→ **Provided information**

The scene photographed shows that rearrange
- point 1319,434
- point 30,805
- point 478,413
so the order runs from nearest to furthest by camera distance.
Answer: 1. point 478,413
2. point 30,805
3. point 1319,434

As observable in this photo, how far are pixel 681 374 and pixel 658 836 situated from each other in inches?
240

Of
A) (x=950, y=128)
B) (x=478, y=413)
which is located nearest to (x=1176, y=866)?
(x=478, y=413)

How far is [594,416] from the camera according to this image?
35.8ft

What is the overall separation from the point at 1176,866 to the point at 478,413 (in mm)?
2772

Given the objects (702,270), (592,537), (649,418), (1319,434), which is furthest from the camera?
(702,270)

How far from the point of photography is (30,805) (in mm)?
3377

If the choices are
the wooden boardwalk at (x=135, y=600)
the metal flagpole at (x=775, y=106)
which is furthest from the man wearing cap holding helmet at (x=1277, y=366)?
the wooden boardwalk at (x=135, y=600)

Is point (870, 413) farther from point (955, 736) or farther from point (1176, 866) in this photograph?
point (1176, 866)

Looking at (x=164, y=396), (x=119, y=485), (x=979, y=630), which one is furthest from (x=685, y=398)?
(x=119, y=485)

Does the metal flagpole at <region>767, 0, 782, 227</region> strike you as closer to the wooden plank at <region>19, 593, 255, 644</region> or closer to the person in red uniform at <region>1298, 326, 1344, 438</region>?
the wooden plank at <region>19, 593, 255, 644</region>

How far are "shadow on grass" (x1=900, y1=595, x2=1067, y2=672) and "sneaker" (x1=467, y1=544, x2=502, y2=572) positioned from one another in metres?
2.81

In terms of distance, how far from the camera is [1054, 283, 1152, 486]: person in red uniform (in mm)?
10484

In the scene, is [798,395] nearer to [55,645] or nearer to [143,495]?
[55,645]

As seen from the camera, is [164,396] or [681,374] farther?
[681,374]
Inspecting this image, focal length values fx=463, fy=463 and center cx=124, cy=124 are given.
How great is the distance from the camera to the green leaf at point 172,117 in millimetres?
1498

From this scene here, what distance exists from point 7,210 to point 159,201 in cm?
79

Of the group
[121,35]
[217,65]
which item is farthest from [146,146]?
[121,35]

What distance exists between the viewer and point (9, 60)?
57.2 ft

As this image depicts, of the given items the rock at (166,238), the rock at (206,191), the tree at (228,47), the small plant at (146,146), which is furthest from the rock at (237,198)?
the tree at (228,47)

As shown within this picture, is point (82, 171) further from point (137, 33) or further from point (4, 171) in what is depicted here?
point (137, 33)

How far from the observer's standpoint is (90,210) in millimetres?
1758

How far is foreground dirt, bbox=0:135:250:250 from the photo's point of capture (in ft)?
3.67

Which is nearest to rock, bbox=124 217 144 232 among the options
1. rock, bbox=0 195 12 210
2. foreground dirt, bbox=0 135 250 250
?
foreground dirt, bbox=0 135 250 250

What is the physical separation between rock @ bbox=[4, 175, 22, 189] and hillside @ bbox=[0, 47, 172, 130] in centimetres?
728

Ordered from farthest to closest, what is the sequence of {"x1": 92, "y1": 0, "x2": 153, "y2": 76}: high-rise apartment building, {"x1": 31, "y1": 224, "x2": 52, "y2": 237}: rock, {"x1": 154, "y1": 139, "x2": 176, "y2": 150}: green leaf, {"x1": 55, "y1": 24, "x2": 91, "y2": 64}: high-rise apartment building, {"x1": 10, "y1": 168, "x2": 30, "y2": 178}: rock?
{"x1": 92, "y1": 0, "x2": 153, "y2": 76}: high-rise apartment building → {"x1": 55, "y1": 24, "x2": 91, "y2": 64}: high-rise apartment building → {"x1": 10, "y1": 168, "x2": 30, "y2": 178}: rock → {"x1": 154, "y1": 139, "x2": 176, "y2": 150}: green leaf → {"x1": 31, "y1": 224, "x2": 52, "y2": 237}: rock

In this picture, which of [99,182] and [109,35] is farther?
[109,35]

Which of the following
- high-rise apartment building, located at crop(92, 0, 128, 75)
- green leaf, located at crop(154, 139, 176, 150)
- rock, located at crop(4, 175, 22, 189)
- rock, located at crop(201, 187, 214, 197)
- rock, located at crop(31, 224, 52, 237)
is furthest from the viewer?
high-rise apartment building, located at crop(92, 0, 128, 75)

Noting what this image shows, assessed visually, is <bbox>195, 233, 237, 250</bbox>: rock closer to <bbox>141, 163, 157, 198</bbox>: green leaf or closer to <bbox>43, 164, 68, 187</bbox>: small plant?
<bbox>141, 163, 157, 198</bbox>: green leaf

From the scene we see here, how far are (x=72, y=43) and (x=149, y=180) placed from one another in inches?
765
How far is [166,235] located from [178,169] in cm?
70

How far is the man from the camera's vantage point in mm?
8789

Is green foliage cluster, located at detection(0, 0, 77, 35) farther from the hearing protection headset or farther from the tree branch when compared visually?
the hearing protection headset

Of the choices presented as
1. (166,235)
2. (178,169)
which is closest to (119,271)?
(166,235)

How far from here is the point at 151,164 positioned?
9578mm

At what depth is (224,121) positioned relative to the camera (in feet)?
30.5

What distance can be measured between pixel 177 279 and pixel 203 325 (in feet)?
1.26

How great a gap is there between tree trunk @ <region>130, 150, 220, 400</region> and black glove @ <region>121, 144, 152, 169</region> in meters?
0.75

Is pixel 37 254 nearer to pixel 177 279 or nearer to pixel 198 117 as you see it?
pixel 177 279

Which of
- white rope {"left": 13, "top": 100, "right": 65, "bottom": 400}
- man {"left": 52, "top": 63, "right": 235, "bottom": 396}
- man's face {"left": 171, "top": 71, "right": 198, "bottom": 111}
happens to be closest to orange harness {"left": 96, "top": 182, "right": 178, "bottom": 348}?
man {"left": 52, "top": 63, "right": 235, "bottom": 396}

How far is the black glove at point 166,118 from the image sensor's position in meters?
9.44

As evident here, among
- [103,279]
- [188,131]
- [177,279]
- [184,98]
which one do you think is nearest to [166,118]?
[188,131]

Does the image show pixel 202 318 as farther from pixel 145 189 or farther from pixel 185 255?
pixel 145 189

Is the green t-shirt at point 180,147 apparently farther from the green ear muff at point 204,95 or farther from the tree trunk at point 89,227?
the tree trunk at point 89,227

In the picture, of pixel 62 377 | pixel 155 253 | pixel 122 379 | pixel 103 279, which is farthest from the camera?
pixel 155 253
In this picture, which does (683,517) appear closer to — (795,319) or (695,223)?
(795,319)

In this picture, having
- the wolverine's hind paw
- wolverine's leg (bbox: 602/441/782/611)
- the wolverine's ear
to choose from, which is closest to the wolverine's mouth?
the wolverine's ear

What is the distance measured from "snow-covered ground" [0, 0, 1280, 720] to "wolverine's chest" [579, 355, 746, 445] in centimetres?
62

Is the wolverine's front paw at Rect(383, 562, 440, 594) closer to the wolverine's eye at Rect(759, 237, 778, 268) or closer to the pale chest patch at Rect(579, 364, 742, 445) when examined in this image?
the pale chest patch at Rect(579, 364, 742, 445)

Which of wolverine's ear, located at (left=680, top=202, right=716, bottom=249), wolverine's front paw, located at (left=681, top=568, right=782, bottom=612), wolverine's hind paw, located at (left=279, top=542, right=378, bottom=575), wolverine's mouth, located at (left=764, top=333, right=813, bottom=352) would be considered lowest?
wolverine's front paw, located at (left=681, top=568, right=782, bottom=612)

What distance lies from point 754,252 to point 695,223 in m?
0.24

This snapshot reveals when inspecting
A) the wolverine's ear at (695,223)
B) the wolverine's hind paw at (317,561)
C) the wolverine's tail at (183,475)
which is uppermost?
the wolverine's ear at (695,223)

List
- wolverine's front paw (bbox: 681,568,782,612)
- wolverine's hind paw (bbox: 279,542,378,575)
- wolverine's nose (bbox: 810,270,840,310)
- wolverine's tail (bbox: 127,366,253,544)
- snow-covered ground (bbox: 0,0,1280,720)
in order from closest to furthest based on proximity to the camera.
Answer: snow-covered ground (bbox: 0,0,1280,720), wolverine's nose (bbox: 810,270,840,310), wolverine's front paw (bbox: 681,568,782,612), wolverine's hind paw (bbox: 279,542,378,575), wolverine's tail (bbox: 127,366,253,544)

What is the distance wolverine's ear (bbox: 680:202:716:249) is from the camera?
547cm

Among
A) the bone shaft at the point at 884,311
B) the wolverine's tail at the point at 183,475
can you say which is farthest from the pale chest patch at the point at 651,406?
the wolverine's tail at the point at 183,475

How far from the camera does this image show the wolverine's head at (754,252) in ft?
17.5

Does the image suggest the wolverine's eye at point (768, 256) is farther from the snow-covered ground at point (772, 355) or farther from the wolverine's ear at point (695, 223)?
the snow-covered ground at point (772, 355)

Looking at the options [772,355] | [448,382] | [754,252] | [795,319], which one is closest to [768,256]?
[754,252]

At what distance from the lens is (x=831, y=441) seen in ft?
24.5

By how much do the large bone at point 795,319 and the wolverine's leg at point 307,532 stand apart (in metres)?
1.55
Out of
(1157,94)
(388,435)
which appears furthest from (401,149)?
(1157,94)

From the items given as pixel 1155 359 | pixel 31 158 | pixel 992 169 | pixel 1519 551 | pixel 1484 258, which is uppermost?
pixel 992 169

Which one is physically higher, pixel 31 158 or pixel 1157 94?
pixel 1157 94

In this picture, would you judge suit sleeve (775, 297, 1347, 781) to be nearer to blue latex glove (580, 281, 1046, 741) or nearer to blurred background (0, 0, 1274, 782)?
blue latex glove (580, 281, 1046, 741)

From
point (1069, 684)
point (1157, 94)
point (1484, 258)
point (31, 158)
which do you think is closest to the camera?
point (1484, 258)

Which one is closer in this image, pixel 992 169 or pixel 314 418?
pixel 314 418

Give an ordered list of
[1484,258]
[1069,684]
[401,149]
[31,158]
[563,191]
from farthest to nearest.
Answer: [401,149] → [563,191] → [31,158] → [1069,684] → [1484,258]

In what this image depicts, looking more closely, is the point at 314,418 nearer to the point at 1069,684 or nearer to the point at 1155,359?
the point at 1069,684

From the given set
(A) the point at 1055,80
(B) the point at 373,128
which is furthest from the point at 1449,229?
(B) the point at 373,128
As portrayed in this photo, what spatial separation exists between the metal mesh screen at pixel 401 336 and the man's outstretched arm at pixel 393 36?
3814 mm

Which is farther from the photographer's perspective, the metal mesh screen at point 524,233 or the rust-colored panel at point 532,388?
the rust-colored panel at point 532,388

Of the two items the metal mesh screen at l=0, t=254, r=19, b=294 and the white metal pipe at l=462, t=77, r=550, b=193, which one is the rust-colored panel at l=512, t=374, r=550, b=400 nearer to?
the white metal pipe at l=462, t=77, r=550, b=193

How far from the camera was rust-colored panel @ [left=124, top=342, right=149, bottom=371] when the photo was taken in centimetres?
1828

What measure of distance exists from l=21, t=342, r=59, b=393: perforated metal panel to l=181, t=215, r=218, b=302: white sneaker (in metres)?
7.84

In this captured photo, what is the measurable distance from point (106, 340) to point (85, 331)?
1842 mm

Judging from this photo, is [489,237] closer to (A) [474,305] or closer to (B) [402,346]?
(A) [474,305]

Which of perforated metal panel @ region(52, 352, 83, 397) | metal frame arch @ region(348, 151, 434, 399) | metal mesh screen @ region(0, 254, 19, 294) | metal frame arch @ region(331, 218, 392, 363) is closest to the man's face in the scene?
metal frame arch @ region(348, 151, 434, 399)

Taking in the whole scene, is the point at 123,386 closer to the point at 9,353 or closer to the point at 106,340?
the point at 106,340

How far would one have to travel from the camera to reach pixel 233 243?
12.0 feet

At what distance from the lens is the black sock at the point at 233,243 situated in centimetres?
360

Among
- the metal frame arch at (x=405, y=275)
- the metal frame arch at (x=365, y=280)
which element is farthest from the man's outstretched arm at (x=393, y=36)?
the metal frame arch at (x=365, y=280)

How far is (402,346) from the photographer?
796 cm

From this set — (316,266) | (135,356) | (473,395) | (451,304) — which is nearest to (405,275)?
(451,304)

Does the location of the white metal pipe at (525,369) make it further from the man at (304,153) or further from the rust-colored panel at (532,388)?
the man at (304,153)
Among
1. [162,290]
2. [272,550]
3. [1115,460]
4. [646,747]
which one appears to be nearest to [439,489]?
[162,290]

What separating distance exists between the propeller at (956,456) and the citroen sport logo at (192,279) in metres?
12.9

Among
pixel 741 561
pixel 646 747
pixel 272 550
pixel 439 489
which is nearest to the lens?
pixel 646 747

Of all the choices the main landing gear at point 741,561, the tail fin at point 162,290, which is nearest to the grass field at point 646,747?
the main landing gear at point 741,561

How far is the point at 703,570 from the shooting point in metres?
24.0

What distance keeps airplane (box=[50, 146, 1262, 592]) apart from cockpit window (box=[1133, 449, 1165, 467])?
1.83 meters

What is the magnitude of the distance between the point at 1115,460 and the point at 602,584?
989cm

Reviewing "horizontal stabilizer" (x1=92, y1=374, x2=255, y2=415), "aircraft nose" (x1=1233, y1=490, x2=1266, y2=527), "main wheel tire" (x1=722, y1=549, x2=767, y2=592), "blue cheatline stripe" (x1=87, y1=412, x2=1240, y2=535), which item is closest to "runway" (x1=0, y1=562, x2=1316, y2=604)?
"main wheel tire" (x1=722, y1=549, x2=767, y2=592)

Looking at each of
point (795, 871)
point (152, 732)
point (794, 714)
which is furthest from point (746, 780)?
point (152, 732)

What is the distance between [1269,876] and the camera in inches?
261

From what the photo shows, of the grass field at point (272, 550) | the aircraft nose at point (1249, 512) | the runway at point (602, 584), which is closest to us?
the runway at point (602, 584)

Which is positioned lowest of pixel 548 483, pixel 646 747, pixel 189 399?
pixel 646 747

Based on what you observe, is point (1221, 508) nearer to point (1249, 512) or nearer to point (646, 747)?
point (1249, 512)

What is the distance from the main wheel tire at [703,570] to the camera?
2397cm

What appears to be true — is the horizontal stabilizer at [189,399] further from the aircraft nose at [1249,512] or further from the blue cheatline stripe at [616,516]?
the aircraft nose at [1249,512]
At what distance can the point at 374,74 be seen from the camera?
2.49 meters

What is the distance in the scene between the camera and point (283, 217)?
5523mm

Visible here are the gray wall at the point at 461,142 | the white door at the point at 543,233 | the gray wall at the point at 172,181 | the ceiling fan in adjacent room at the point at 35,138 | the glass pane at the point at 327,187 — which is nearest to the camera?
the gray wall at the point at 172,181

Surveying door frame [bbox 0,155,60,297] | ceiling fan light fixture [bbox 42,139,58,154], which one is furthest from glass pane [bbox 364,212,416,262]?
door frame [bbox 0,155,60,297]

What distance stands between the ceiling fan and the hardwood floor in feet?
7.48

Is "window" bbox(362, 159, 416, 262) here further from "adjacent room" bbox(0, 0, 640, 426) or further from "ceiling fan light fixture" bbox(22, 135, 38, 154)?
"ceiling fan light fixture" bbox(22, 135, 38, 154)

→ **Stated exercise**
Starting from the line with "Which is positioned" and ending with the final line of the data, quote every line exactly, both ends included.

→ **Expected output**
Which is positioned lowest of pixel 548 483, pixel 646 747, pixel 189 399?
pixel 646 747

Based on what you observe, is point (1221, 508) nearer to point (1249, 512) or nearer to point (646, 747)?
point (1249, 512)

What is the distance from the main wheel tire at [703,570] to the camera?
2397cm

What appears to be true — is the horizontal stabilizer at [189,399] further from the aircraft nose at [1249,512] or further from the blue cheatline stripe at [616,516]?
the aircraft nose at [1249,512]
At what distance can the point at 374,74 be seen from the camera?
2.49 meters

What is the distance in the scene between the camera and point (283, 217)?
5523mm

Visible here are the gray wall at the point at 461,142 | the white door at the point at 543,233 | the gray wall at the point at 172,181 | the ceiling fan in adjacent room at the point at 35,138 | the glass pane at the point at 327,187 — which is nearest to the camera?
the gray wall at the point at 172,181

Surveying door frame [bbox 0,155,60,297] | ceiling fan light fixture [bbox 42,139,58,154], which one is furthest from glass pane [bbox 364,212,416,262]?
door frame [bbox 0,155,60,297]

What distance stands between the ceiling fan and the hardwood floor in feet?
7.48

Is "window" bbox(362, 159, 416, 262) here further from "adjacent room" bbox(0, 0, 640, 426) or further from "ceiling fan light fixture" bbox(22, 135, 38, 154)?
"ceiling fan light fixture" bbox(22, 135, 38, 154)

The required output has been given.